◆ Given task
Count the lines in the records below that contain the string "photo", matching case exactly, and reply with only the number.

Start of Records provided

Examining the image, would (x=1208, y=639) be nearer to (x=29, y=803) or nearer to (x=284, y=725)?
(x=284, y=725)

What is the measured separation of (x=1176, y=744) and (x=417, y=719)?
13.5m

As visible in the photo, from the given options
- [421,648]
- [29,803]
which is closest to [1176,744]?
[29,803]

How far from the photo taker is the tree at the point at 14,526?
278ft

End of Records provided
Start of Records provided

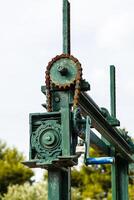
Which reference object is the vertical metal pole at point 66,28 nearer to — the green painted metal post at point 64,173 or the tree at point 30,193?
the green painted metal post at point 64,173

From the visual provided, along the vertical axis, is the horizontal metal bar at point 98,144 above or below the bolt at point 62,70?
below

End of Records provided

◆ Worked solution
2